A local group deserves applause for seeking new ways to help community people with mental illness.

They say one definition of insanity is to keep doing the same thing over and over and expecting a different result.

Congratulations to Douglas County Sheriff Ken McGovern and the rest of the committee seeking different strategies and a better result for local people with mental illness.

After watching people with mental illness come to the jail, get out of jail, then bounce back into jail time after time, McGovern concluded there must be a better way to handle these cases. The inmates didn’t really belong in jail, but they couldn’t handle life outside of jail without some help.

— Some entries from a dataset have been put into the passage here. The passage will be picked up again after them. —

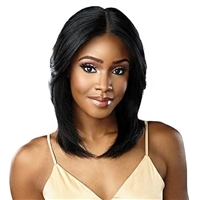 Glamourtress, wigs, weaves, braids, half wigs, full cap, hair, lace front, hair extension, nicki minaj style, Brazilian hair, crochet, hairdo, wig tape, remy hair, Sensationnel 100% Virgin Human Hair 12A HD Lace Wig - STRAIGHT 16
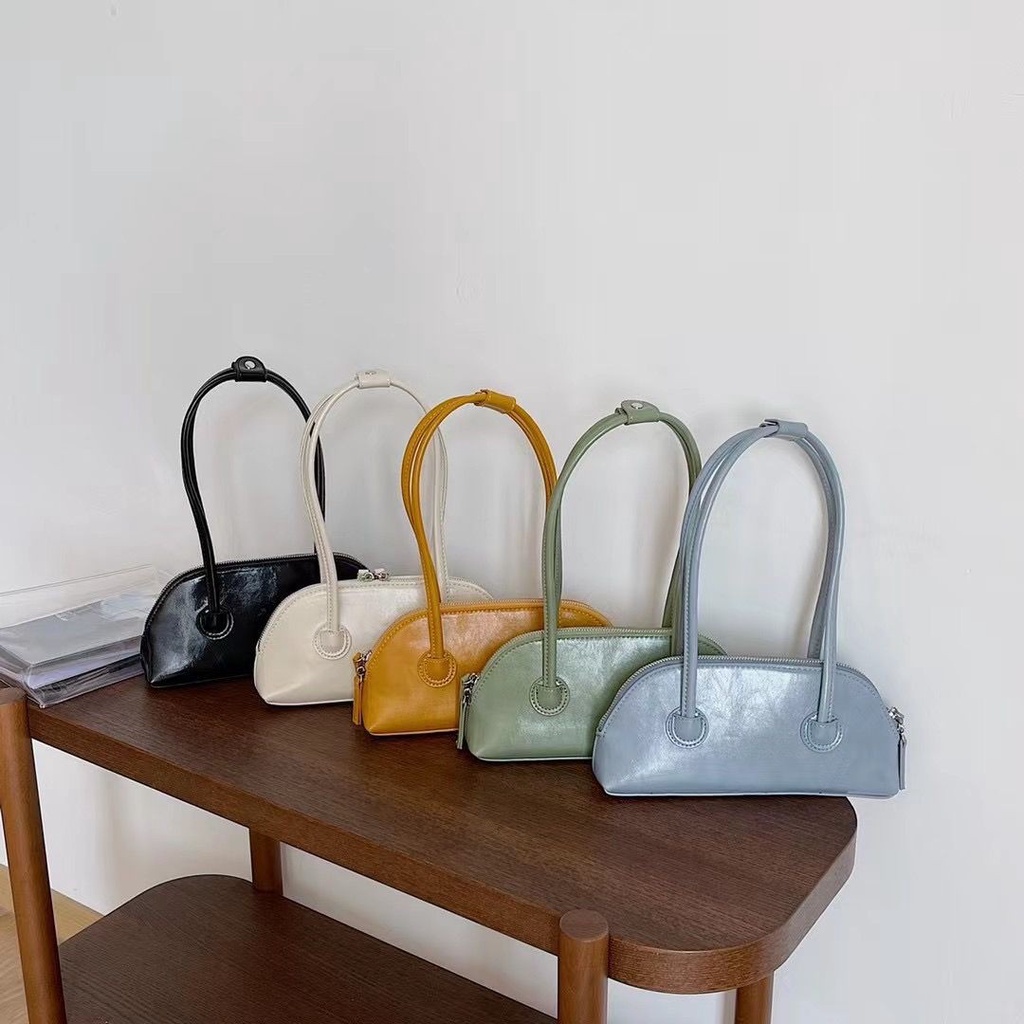 Handbag hến quai dài da  T-AB309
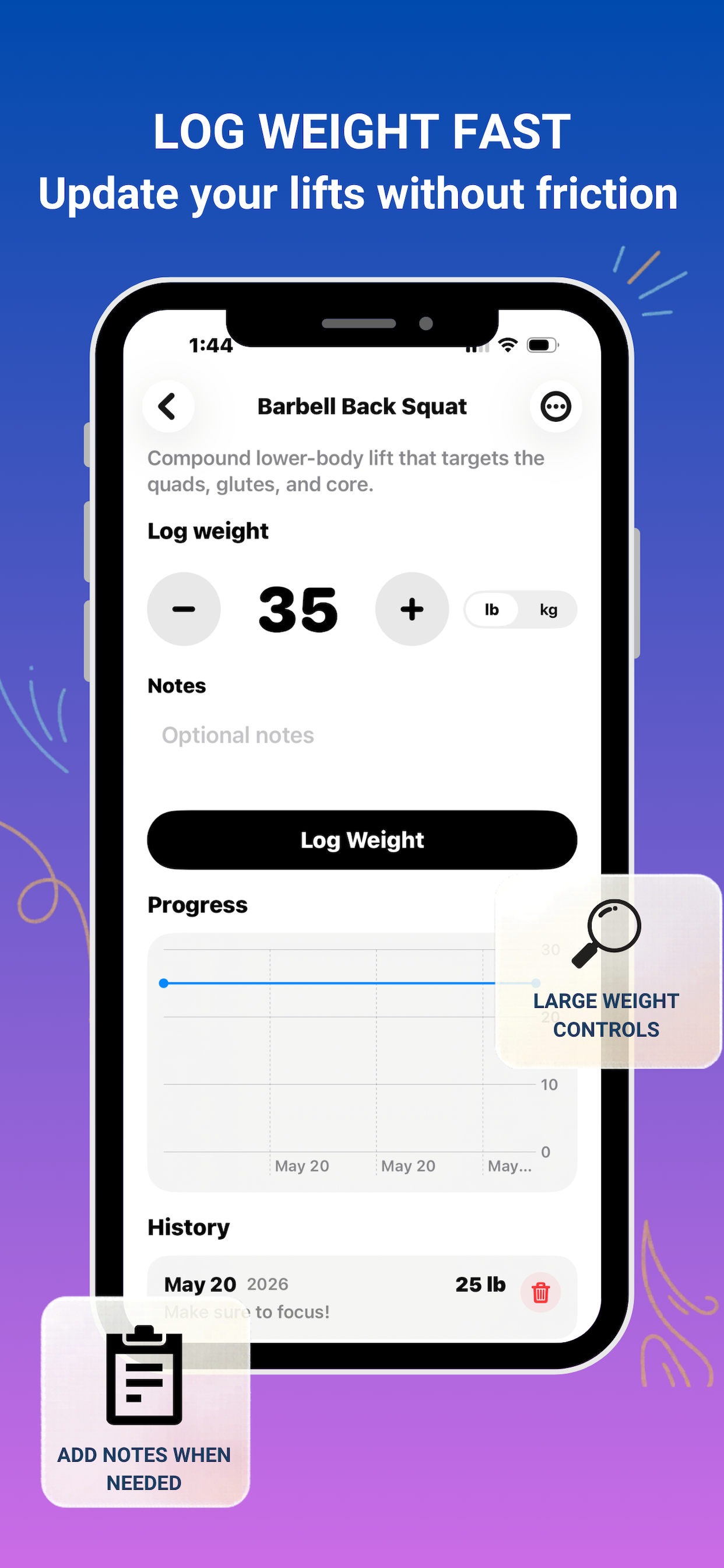 Lift Track - Lift It. Log It.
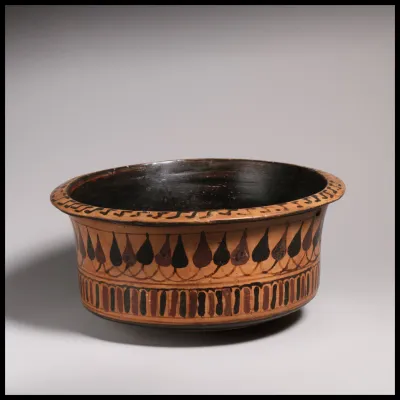 Deep terracotta bowl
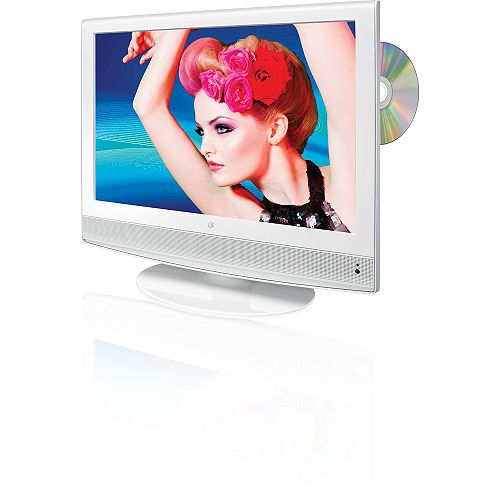 DPI GPX 22 In. LCD HDTV with DVD Player - White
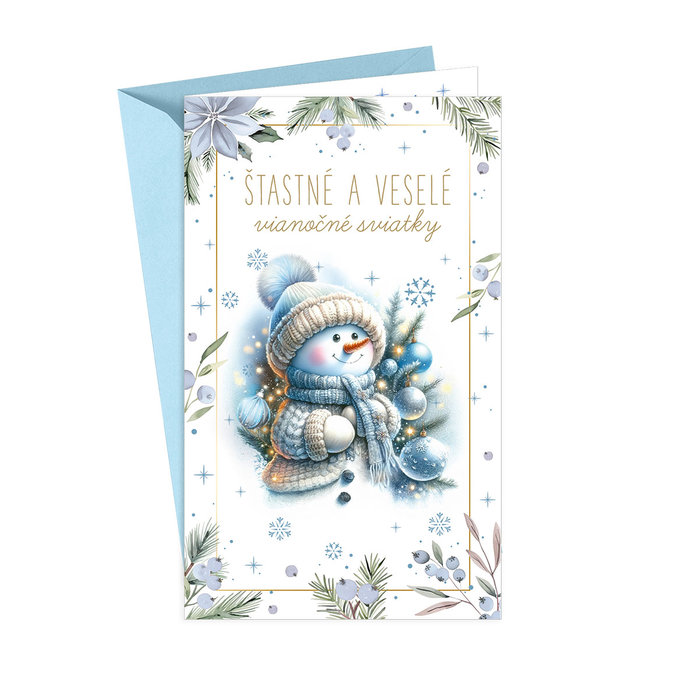 11-6561 Christmas greeting card SK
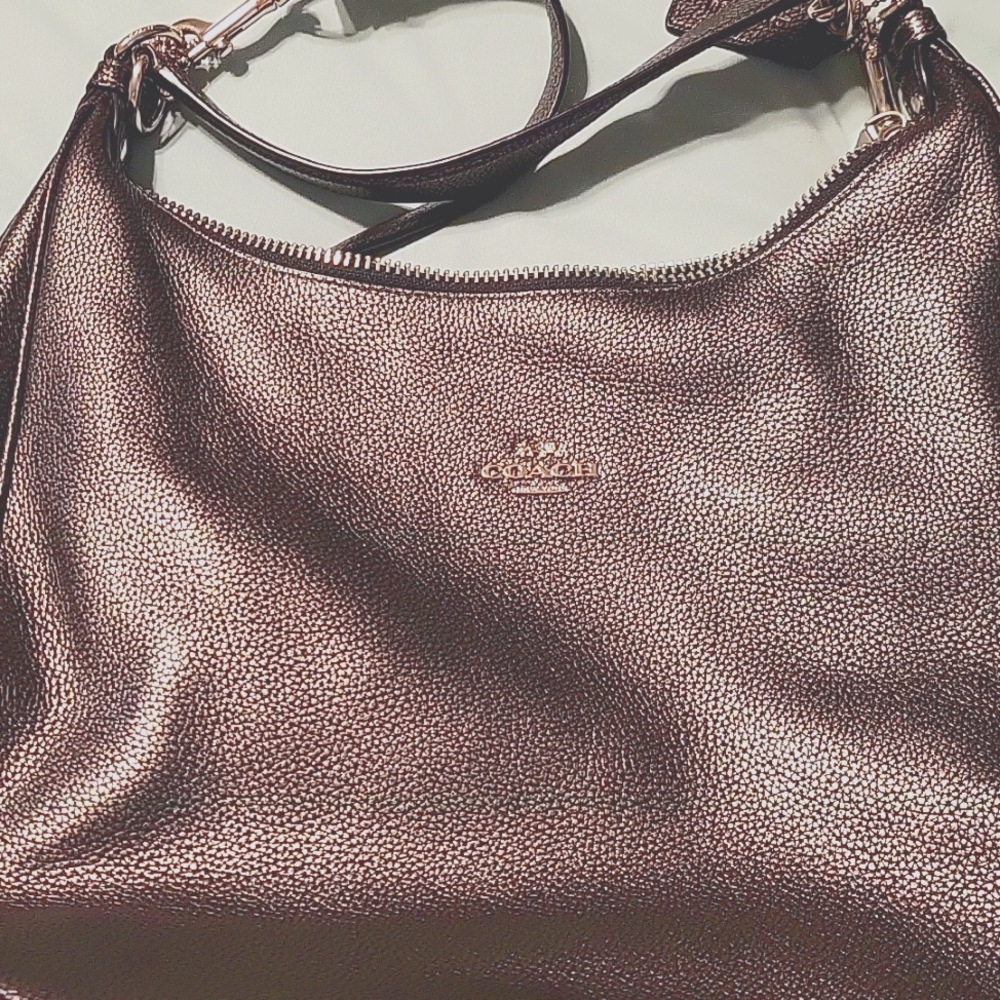 Coach pewter color shoulder and crossbody bag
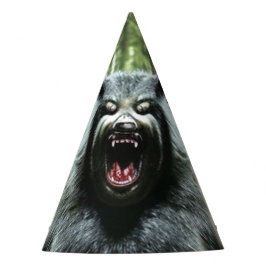 全村食べのパーティー帽をかぶった狼男 パーティーハット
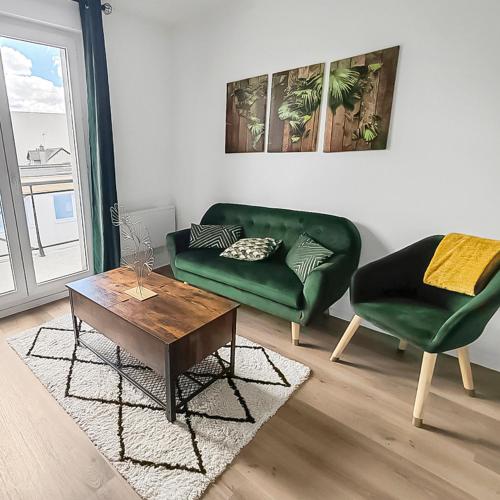 Charme, calme avec balcon idéalement situé à Chartres Parking gratuit - Location saisonnière - Chartres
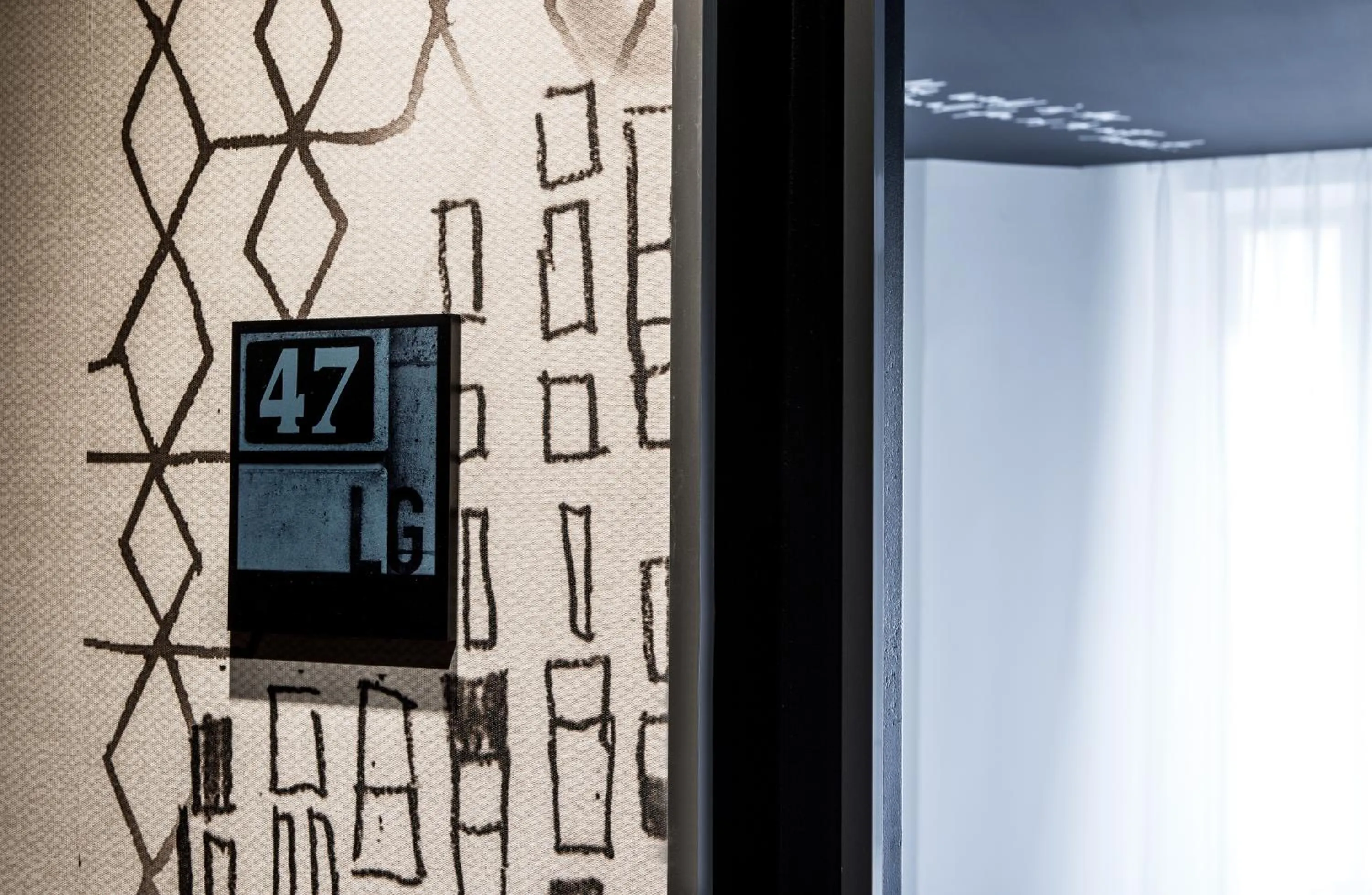 Decorative detail in Le Général Hôtel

To try to figure out a way to break the cycle, McGovern and Undersheriff Kenny Massey last month convened a 20-member “re-entry committee” that included professionals that provide mental health, housing and other services to the exiting inmates. The goal is to help them connect with services that will keep them from returning to jail.

The group already has come up with some common sense approaches to the basic problems facing the clients. Key among those is the gap between when inmates leave jail and when they get mental health assistance. Currently, inmates are released at the Judicial and Law Enforcement Center and may never make it to Bert Nash Community Mental Health Center to get the help they need to stay out of jail.

Inmates now will receive a mental health assessment while they are still in jail and will be taken directly to Bert Nash when they are released. Professionals at the center can make sure they get hooked up with mental health services and get the medications they need.

Other members of the re-entry committee are looking at ways to provide housing and employment for the residents. It’s a multifaceted problem that calls for a multipronged approach.

In recent years, state mental hospitals have been abandoned in favor of “community-based” programs for people with mental illness. In many cases, communities were not fully prepared to deal with people whose mental illness was severe enough that it had caused them to be hospitalized. Too often, the clients end up in jail as a last resort to keep them from harming themselves and others.

Repeated incarcerations, however, are both a burden to taxpayers and counterproductive for the people involved. The closure of state mental hospitals has thrust the caregiving role on communities, and the local group is taking a true community approach to providing that care. Lawrence and Douglas County residents should applaud and support their efforts.